Cette disposition de la 87 selon laquelle le peuple délègue la souveraineté au trois pouvoirs n’est qu’une fiction. Tous nos exécutifs, jouissant de la complicité de nos parlementaires, ont maintenu la dominance de l’Exécutif sur ceux qui traditionnellement, théoriquement et académiquement représentent la volonté générale. Ne sont-ils pas les seuls capables de faire des lois? Les lois ne sont-elles pas l’expression de la volonté générale?

Toute cette introduction pour en venir à une question rhétorique : A qui revient il, devant cette réalité que nous vivons, de proposer et de faire adopter les amendements constitutionnels? Qu’on ne me parle pas des dispositions constitutionnelles, elles n’ont jamais été respectées quand il fut question d’appliquer des dispositions qui limitent le pouvoir du président.  Ce sera une gymnastique purement symbolique et hypocrite que de les faire voter par ces Chambres.  La question est : Accepteriez vous que le président décide des amendements? Il y a t-il vraiment une différence de les faire approuver par l’Assemblée Nationale?

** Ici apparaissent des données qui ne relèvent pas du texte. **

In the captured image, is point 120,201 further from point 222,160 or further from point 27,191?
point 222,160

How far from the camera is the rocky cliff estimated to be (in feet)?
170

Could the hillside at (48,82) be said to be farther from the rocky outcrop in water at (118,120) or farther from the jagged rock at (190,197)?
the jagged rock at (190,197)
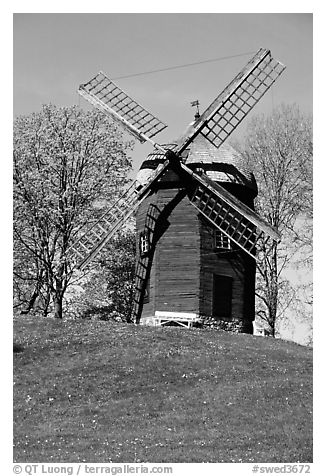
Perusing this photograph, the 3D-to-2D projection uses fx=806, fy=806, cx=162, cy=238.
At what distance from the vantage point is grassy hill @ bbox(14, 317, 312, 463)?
23219 mm

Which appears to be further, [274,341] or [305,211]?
[305,211]

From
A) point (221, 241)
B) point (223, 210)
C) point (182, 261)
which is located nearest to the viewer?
point (182, 261)

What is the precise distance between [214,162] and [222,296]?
645cm

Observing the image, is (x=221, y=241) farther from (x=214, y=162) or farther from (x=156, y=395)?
(x=156, y=395)

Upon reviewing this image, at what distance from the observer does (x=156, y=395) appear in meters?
28.1

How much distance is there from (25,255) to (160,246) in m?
10.3

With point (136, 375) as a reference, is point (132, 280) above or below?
above

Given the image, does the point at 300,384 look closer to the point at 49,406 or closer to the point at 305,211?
the point at 49,406

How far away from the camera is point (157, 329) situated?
35250 millimetres

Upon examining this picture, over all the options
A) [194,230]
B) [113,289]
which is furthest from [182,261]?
[113,289]

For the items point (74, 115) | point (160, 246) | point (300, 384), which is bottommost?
point (300, 384)

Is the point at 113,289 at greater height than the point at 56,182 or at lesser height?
lesser
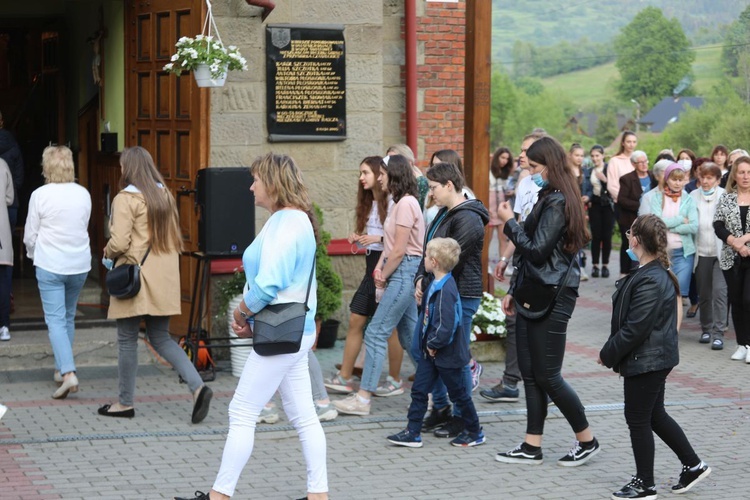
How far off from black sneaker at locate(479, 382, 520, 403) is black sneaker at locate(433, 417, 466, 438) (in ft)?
3.35

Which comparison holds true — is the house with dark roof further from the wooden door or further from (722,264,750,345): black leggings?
the wooden door

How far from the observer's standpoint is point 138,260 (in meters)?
8.11

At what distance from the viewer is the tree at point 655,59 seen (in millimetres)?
101688

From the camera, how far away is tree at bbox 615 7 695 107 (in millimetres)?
101688

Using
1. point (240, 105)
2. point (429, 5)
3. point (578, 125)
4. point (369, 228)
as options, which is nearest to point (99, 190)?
point (240, 105)

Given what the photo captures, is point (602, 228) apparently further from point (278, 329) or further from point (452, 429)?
point (278, 329)

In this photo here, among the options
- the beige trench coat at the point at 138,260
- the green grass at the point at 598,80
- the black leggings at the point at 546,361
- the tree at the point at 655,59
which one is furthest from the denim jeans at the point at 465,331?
the green grass at the point at 598,80

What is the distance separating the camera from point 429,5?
13156 mm

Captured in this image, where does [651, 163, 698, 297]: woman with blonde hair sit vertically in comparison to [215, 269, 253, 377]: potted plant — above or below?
above

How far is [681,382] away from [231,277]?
3999 mm

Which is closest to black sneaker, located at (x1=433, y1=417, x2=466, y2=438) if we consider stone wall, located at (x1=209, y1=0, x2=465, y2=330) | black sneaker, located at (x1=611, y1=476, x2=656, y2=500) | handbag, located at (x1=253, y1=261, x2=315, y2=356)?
black sneaker, located at (x1=611, y1=476, x2=656, y2=500)

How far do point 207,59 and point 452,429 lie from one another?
3.67m

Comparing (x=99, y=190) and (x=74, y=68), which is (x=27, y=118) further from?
(x=99, y=190)

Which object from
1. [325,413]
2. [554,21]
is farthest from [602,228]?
[554,21]
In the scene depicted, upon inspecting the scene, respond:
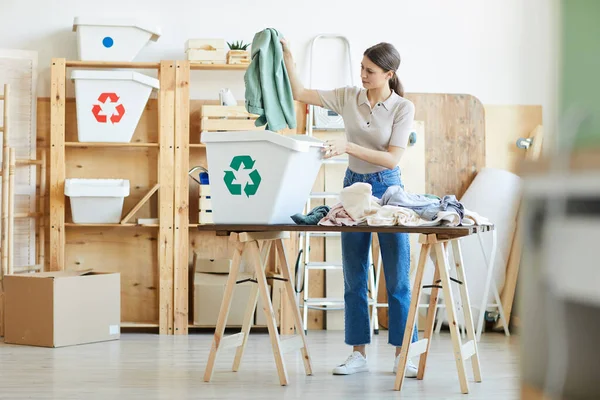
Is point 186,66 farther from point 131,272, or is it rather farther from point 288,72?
point 288,72

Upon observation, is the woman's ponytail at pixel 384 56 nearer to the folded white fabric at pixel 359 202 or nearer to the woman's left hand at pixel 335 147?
the woman's left hand at pixel 335 147

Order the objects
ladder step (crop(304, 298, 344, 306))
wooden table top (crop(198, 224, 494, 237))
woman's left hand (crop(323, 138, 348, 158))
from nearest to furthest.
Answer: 1. wooden table top (crop(198, 224, 494, 237))
2. woman's left hand (crop(323, 138, 348, 158))
3. ladder step (crop(304, 298, 344, 306))

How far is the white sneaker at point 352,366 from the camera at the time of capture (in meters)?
3.50

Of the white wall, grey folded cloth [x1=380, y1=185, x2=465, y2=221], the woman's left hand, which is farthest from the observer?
the white wall

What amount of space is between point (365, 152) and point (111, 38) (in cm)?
231

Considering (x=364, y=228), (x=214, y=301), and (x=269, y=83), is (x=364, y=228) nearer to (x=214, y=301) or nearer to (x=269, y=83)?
(x=269, y=83)

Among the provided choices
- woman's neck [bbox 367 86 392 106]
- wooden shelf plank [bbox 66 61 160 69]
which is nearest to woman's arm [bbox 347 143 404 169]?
woman's neck [bbox 367 86 392 106]

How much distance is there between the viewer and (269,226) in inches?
122

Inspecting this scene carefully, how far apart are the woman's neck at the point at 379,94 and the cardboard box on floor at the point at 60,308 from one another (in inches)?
75.5

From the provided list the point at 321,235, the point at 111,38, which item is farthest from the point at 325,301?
the point at 111,38

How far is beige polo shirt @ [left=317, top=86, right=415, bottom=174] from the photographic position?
336cm

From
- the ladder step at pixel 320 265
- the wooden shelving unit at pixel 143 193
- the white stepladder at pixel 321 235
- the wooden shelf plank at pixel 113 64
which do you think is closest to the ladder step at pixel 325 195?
the white stepladder at pixel 321 235

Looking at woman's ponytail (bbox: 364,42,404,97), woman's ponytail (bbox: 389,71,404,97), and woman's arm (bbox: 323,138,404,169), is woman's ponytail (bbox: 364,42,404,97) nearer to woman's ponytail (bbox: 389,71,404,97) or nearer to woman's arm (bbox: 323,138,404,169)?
woman's ponytail (bbox: 389,71,404,97)

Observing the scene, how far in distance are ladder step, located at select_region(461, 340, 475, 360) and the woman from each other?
23cm
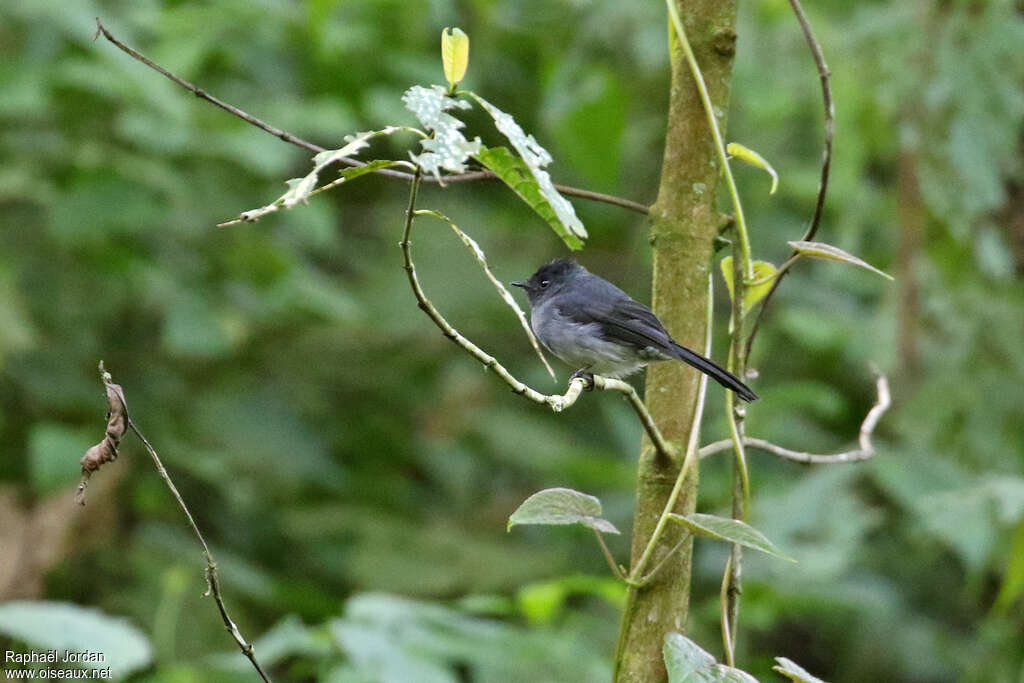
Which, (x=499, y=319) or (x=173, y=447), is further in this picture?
(x=499, y=319)

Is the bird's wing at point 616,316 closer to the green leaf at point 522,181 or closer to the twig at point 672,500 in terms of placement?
the twig at point 672,500

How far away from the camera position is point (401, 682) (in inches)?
114

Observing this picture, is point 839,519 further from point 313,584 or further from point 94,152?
point 94,152

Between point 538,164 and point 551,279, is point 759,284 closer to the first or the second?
point 538,164

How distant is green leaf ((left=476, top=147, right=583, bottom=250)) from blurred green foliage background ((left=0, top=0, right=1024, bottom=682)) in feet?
7.10

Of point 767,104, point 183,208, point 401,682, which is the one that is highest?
point 767,104

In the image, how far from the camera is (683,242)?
1.94m

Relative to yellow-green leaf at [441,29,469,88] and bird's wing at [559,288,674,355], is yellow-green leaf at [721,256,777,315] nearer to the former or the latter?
bird's wing at [559,288,674,355]

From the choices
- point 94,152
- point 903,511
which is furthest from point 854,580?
point 94,152

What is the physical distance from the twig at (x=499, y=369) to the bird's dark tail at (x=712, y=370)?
6.1 inches

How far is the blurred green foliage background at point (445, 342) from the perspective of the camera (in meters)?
4.39

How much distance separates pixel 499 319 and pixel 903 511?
7.72 ft

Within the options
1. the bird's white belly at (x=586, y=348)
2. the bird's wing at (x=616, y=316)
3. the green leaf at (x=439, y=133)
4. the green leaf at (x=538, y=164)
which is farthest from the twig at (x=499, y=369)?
the bird's white belly at (x=586, y=348)

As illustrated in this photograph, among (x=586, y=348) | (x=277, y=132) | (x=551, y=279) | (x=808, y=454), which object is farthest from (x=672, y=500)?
(x=551, y=279)
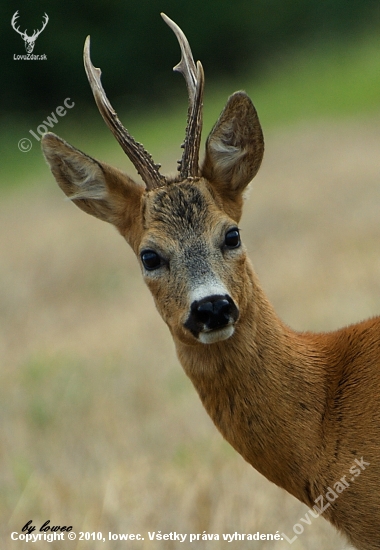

Les défenseurs du présidentialisme voudraient remplacer le premier ministre par un vice-président. Ils responsabilisent nos échecs de 32 ans à ce seul « déséquilibre (?) ». Ils accusent la coresponsabilité de l’Exécutif d’en être la principale cause. Vraiment, en quoi donc? Vous me direz qu’il suffise d’avoir un vice-président pour que le népotisme, le favoritisme, les abus de pouvoir pratiqués ouvertement par nos présidents disparaissent. Allons donc! En quoi les premiers ministres, dans les faits, ont-ils jamais gêné les actions de nos présidents? Les rares premiers ministres dont les violons ne s’accordaient pas avec les présidents, n’ont-ils pas préféré démissionner ?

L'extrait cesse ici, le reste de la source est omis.